Kein Ort des stillen Verdämmerns

Rezensiert von Frank Meyer · 12.08.2005
Annegret Held erzählt in ihrem Roman "Die letzten Dinge" Geschichten aus einem Pflegeheim. Es ist einiges los auf der Station. Sie ist kein Ort stillen Verdämmerns. Die Wünsche, der Zorn oder die Lust eines langen Lebens brechen hier noch einmal auf und bereiten dem Pflegepersonal allerhand Probleme.
Jewgegni Schiwrin zum Beispiel war mal ein Held des Eisenbahnbaus. Durch die Taiga Sibiriens hat der Ingenieur das Kernstück der Baikal-Amur-Magistrale gebaut. In Deutschland hat Schiwrin für den ICE Berge durchtunnelt. Jetzt aber sitzt Jewgegni Schiwrin im Pflegeheim. Ein Tumor wütet in seinem Kopf. Er lässt die Möbel vor seinen Augen tanzen, er löst Schwirins alte Welt immer mehr auf.
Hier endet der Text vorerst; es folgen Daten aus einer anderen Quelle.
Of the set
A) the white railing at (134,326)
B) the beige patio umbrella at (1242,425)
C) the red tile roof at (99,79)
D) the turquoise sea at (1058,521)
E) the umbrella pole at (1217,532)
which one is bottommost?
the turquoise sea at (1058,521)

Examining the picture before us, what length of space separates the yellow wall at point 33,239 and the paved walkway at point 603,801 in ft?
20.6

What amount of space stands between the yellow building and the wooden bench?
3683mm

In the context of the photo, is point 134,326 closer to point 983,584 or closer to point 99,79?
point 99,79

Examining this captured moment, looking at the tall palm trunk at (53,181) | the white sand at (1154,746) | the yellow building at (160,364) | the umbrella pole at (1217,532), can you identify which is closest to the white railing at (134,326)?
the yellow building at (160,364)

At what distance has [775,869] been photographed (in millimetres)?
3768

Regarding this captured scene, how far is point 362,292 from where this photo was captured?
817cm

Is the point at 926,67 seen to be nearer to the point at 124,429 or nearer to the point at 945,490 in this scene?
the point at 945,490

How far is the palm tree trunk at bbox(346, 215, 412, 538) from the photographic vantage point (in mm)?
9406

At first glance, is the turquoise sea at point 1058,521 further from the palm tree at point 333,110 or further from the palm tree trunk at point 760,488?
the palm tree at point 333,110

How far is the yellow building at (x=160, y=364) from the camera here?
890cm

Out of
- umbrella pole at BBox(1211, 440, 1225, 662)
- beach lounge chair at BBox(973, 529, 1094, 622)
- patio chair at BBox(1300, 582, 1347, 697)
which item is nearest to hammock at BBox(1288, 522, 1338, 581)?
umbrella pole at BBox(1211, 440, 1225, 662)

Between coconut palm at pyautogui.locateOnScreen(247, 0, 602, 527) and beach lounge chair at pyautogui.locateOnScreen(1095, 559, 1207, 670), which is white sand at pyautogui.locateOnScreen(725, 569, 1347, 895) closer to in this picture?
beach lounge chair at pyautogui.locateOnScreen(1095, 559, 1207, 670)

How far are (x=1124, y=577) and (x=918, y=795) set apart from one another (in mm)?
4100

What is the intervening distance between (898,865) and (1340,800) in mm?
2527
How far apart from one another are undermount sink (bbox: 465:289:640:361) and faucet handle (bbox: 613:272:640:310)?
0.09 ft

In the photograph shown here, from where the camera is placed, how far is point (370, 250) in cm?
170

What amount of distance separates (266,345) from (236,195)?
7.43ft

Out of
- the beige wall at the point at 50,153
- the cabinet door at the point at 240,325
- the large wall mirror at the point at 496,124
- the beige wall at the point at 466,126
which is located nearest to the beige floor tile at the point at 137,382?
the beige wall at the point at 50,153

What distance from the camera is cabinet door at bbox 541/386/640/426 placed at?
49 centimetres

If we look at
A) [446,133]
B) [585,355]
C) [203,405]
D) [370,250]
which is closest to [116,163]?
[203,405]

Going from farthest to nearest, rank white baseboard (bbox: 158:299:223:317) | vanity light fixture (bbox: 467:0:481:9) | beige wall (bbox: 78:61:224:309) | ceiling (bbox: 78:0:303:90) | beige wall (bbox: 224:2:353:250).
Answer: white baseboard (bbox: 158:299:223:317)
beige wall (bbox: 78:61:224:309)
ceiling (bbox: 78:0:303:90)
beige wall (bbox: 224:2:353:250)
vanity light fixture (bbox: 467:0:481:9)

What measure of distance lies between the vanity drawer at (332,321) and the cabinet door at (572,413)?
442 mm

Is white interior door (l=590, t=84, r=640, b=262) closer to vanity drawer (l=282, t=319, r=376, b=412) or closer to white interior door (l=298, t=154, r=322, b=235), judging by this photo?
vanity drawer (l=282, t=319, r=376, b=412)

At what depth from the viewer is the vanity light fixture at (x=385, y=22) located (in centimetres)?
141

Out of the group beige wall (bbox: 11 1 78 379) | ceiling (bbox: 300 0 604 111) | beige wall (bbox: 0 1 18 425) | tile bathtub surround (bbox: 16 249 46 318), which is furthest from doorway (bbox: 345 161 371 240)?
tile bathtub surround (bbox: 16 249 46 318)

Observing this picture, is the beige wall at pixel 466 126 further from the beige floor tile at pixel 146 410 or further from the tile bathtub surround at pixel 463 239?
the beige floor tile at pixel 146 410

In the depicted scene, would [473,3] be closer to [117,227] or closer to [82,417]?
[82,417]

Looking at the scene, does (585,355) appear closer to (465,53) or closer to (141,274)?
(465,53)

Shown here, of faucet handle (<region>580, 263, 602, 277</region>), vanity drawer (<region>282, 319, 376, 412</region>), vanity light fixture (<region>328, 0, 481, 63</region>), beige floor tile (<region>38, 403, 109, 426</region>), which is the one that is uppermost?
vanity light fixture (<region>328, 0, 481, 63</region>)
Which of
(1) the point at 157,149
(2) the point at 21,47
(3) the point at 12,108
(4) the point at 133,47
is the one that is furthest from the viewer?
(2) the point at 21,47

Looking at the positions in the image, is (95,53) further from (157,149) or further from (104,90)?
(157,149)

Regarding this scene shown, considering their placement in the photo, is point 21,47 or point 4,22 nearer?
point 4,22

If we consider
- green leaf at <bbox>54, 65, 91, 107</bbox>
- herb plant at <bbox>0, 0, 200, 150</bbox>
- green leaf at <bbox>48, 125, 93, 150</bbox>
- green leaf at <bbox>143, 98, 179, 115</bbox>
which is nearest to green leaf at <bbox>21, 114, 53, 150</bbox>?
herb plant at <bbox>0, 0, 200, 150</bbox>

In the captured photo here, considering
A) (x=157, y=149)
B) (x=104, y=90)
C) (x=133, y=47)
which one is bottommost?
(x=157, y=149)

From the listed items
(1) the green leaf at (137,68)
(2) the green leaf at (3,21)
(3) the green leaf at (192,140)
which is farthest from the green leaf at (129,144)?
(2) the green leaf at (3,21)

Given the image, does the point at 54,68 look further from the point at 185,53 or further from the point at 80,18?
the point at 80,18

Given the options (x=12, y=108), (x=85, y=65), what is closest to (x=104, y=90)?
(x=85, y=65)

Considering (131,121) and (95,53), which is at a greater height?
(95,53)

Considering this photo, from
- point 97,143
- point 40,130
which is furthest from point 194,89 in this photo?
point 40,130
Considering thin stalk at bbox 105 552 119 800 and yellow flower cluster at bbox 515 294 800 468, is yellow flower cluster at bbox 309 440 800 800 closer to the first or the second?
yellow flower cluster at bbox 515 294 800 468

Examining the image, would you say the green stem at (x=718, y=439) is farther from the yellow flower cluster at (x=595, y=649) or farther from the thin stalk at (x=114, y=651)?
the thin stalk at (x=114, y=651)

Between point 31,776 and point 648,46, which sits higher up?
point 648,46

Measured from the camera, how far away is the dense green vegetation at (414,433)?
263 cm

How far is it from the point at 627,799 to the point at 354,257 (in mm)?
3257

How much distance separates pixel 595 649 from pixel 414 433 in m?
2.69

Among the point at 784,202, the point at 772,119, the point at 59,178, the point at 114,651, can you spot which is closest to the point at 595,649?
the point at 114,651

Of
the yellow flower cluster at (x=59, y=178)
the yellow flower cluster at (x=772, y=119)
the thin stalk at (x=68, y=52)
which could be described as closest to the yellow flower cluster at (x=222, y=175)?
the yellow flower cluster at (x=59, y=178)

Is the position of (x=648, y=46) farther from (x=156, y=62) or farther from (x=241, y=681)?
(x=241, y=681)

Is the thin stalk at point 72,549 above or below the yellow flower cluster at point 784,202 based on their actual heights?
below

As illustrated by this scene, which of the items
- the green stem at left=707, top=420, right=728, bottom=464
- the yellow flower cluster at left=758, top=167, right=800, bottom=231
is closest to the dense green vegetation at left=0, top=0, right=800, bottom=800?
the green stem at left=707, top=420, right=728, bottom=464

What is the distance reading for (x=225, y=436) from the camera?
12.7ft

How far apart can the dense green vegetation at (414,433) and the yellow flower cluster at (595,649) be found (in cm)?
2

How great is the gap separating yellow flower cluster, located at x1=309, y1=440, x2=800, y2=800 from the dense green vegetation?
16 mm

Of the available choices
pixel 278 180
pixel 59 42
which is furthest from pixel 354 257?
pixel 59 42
Annegret Held erzählt in ihrem Roman "Die letzten Dinge" viele solcher Geschichten wie die von Jewgeni Schiwrin. Man lernt Frau Wissmar kennen, 98 Jahre alt, früher Personalchefin der Degussa, oder Herrn Kurtacker, der regelmäßig randaliert, wenn die Pflegekräfte sein Zimmer betreten. Herr Kurtacker ist Erotomane. Lange lässt er sich durch Belieferung mit erotischen Zeitschriften und Videos zufrieden stellen. Zwei besonders gutwillige Pfleger wollen Herrn Kurtacker seinen dringendsten Herzenswunsch erfüllen und führen ihm eine Prostituierte zu. Aber der Sex-Protz Kurtacker versagt. Deshalb tobt und wütet er, bis die Polizei ihn bändigt. Die Untersuchung des Falls führt die Pflegestation in die tiefste Krise ihres Bestehens.

Es ist einiges los auf der Station. Sie ist kein Ort stillen Verdämmerns. Die Wünsche, der Zorn oder die Lust eines langen Lebens brechen hier noch einmal auf, oft zum letzten Mal. Das Pflegepersonal muss damit leben. Es stellt neben den Heimbewohnern die zweite bunte Porträtgalerie in diesem Buch. Die Hilfskraft Lotta ist ganz frisch hierher geraten. Mit ihrem naiven und idealistischen Blick ist sie die ideale Erzählerin des turbulenten Pflegealltags. Der bisexuelle Kroate Ivy steht ihr zur Seite, wenn er nicht gerade wieder in seinem äußerst aktiven Nachtleben abgestürzt ist. Weitere Beiträge zum multikulturellen Geschehen kommen von Schwester Nadjeschda aus Sibirien und Pflegehelferin Gianna. Die Italienerin ist hier natürlich für das Katholische zuständig, insbesondere für die Geistererscheinungen in der Wäschekammer. All diese Frauen und Männer kreisen um Schwester Rosalinde, eine selbstlose, nein: eine selbstvergessene Neuauflage von Florence Nightingale.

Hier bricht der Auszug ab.